**Task requirements**:
1. Answer these questions from the passage on the Federal Reserve's rate cut:
(a) By how much did the Federal Reserve cut rates on Sept 18?
(b) How many Summary of Economic Projections releases were checked?
(c) When was the dot plot first introduced?
2. Reproduce the passage on the Federal Reserve's rate cut word for word, from "If we look at" to "rate rest on.".

**Provided passage**:
On Sept 18, the Federal Reserve decided to cut rate by an supersized 0.5 percentage point. The decision finally ended the weeks-long market debate of whether the central bank would cut 25 or 50 basis points.

During Wednesday’s press conference, Powell mentioned he doesn’t think the Fed is behind the curve in stimulating the economy to prevent it from sliding into recession. “I don’t see anything in the economy right now that suggests the likelihood of a downturn is elevated,” he said. The half point cut also got “broad support” among members of its monetary policy making committee, the
FOMC, Powell added.

One important thing, though, didn’t reach the headline: The Fed has never been this “confused” about where the natural rate is currently at.

Longer-run dot plot has never been so ‘slim’ before

If we look at the dot plot and focus on the “longer run” projections for appropriate interest rate target, we would see a very “slim” shape. After checking all 51 Summary of Economic Projections the Fed released since the dot plot was first introduced in Jan 2012, I can confirm that the “longer run” rate projections plot has never been this “slim”.

According to the Fed’s official explanation, “longer-run projections represent each participant’s assessment of the rate to which each variable would be expected to converge under appropriate monetary policy and in the absence of further shocks to the economy.” Hence, analysts generally treat these as Fed officials’ individual thinking of where the theoretical neutral rate rest on.

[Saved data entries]

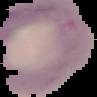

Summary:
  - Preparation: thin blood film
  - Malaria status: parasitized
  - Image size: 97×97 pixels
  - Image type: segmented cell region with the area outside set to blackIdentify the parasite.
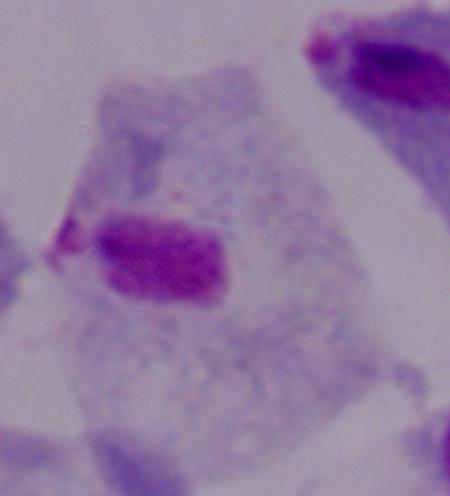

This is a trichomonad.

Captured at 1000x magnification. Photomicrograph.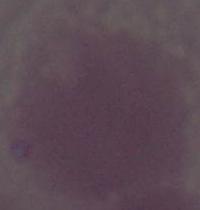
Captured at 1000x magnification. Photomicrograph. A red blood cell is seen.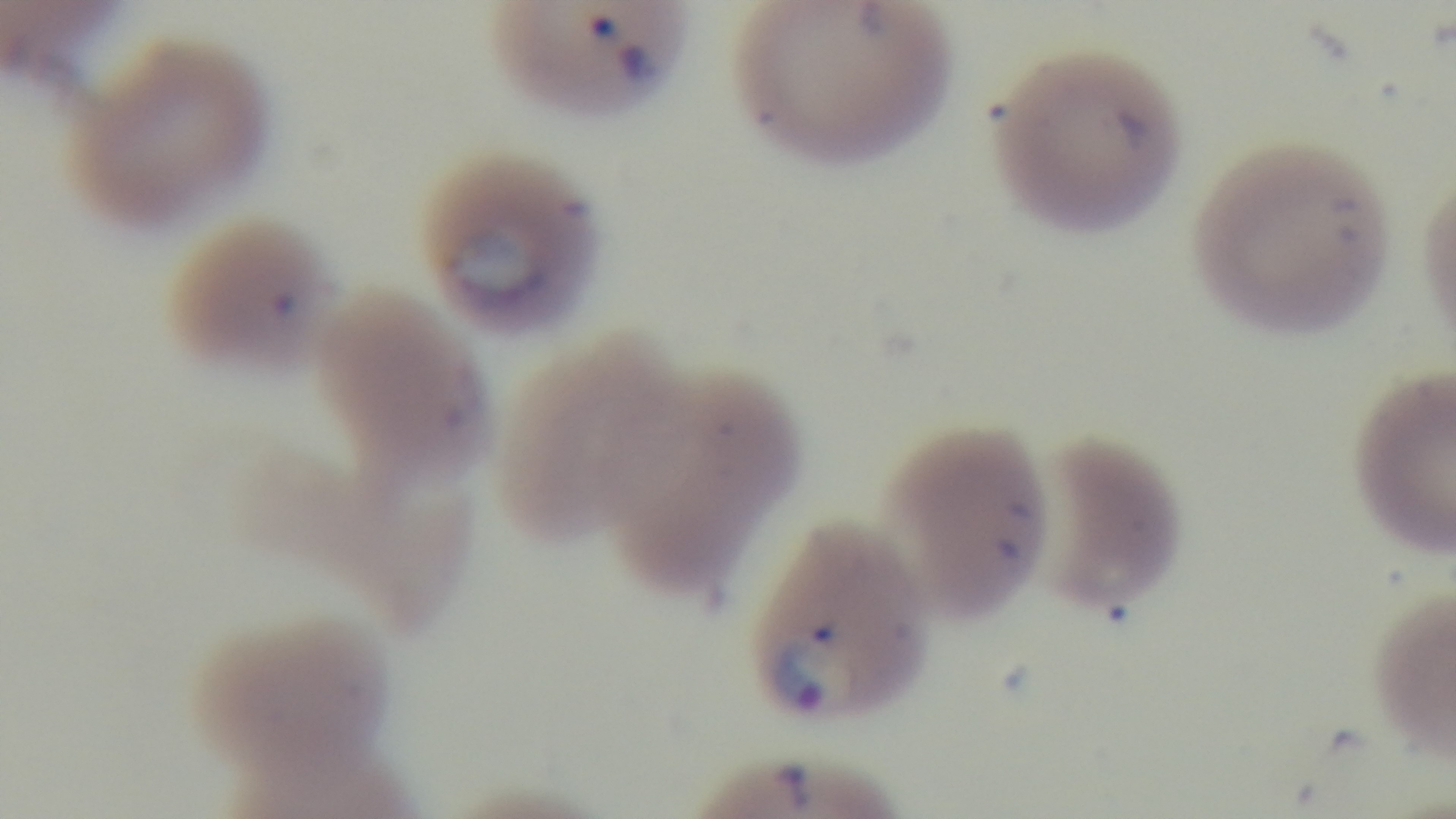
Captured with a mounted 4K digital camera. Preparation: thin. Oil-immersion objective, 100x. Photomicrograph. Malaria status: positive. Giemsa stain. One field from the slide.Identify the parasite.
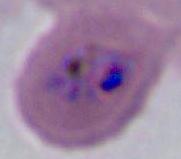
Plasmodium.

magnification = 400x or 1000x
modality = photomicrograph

* * *

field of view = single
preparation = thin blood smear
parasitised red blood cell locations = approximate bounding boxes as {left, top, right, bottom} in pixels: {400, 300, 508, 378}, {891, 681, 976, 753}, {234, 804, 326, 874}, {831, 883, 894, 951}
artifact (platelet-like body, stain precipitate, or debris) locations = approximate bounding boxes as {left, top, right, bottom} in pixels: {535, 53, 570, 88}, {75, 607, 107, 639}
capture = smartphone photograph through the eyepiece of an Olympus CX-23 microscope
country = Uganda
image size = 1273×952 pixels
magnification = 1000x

**Written answers**:
1.
(a) 0.5 percentage point
(b) 51
(c) Jan 2012

2.
If we look at the dot plot and focus on the “longer run” projections for appropriate interest rate target, we would see a very “slim” shape. After checking all 51 Summary of Economic Projections the Fed released since the dot plot was first introduced in Jan 2012, I can confirm that the “longer run” rate projections plot has never been this “slim”.

According to the Fed’s official explanation, “longer-run projections represent each participant’s assessment of the rate to which each variable would be expected to converge under appropriate monetary policy and in the absence of further shocks to the economy.” Hence, analysts generally treat these as Fed officials’ individual thinking of where the theoretical neutral rate rest on.